■ **Activity**:
All lines that hold the string "fraction" should be copied. Find them in the listing below.

........

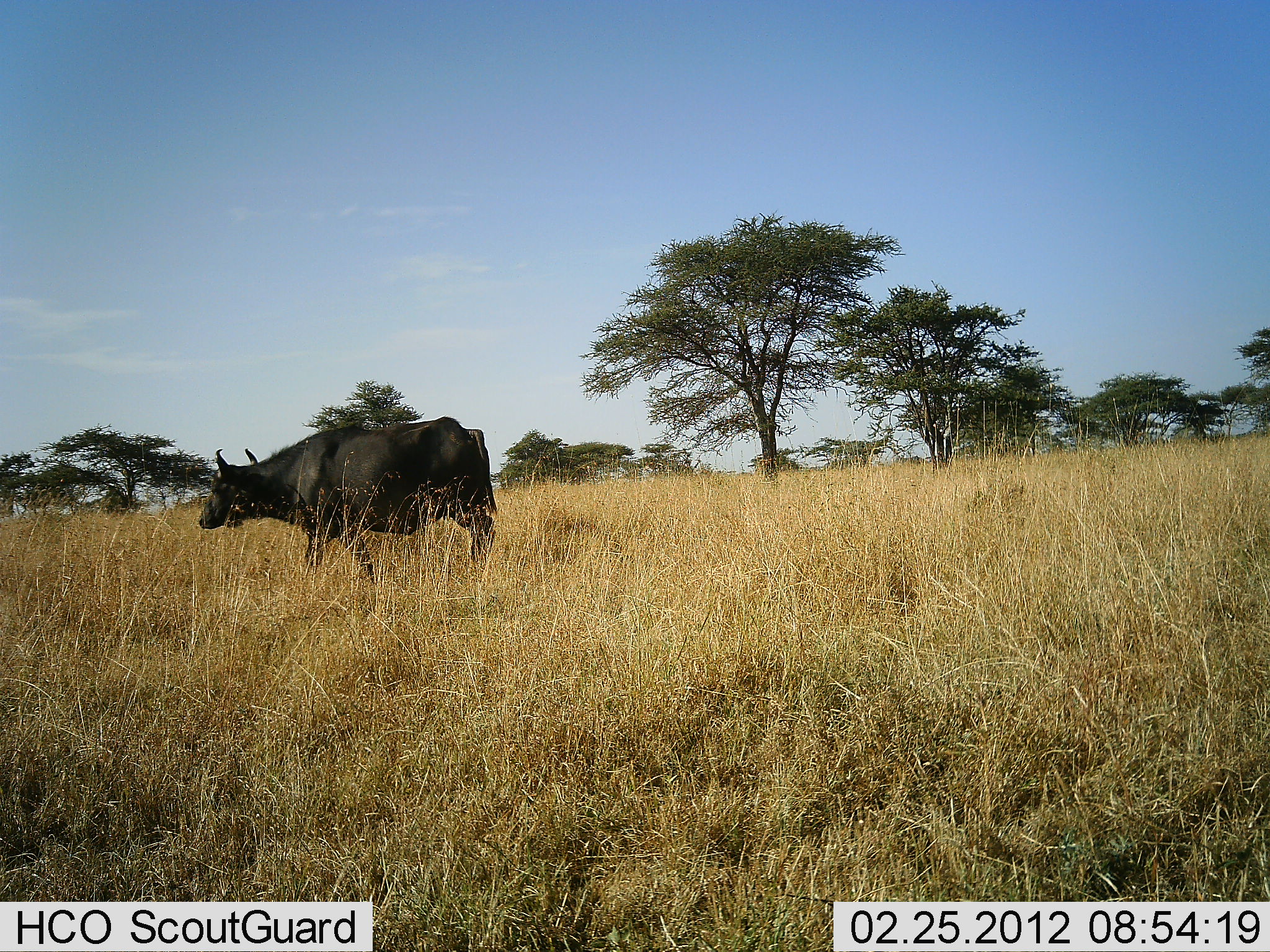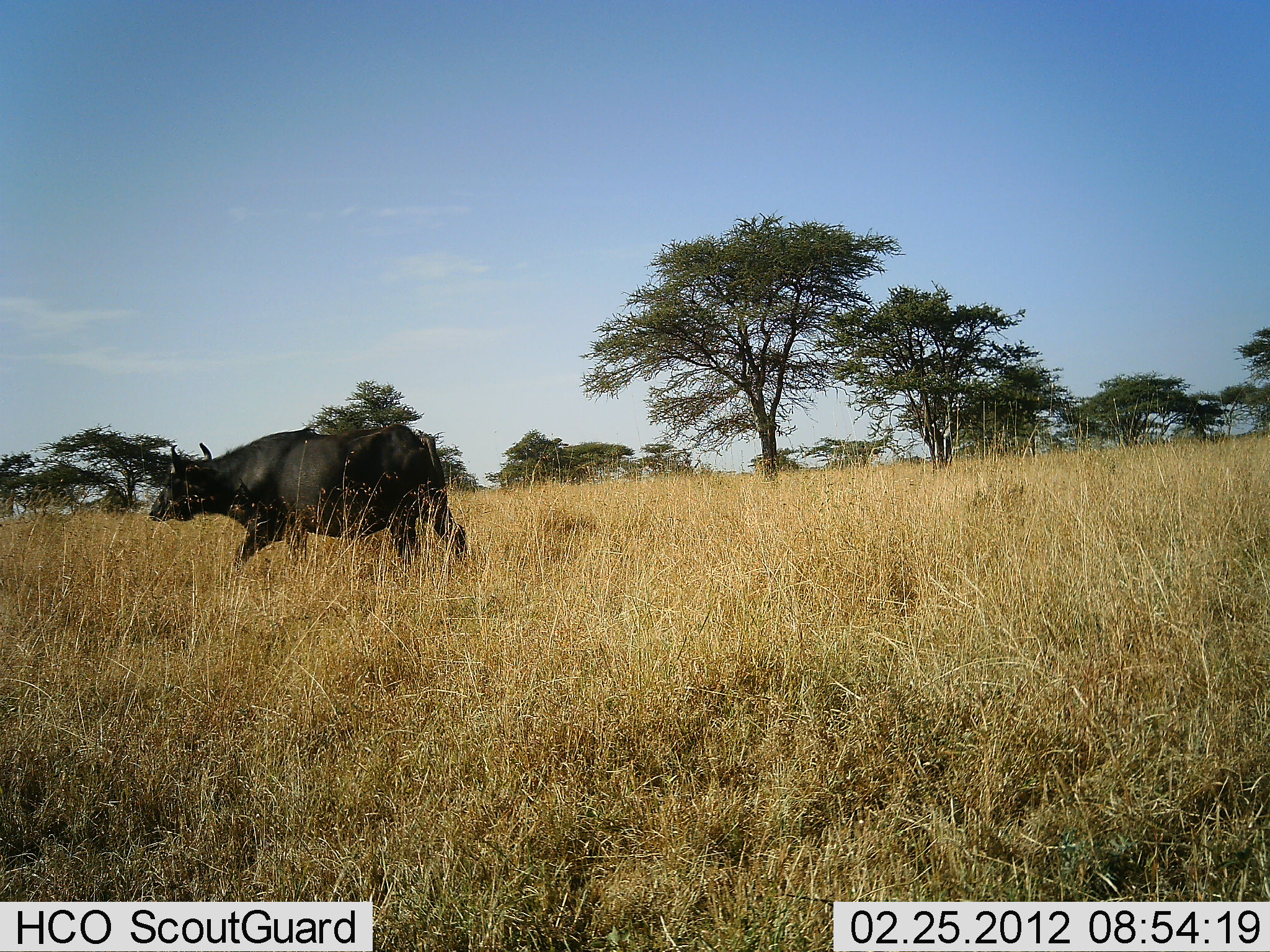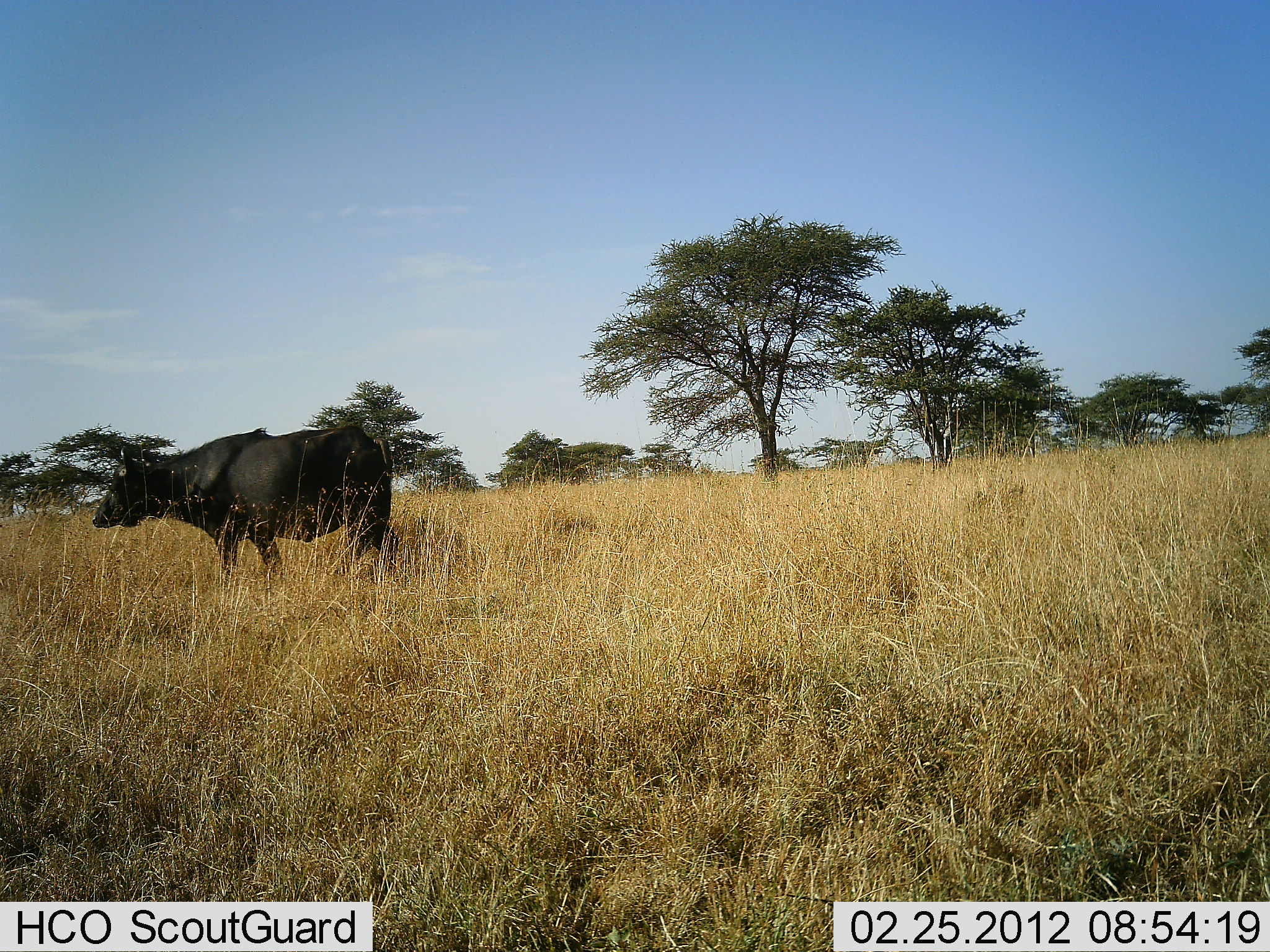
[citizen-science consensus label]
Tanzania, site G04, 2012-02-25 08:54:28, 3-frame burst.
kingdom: Animalia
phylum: Chordata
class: Mammalia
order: Artiodactyla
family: Bovidae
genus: Syncerus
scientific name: Syncerus caffer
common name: cape buffalo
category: buffalo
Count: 1.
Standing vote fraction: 0%.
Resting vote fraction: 0%.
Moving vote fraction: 100%.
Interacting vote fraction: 0%.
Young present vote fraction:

........

■ **Finished exercise**:
Standing vote fraction: 0%.
Resting vote fraction: 0%.
Moving vote fraction: 100%.
Interacting vote fraction: 0%.
Young present vote fraction:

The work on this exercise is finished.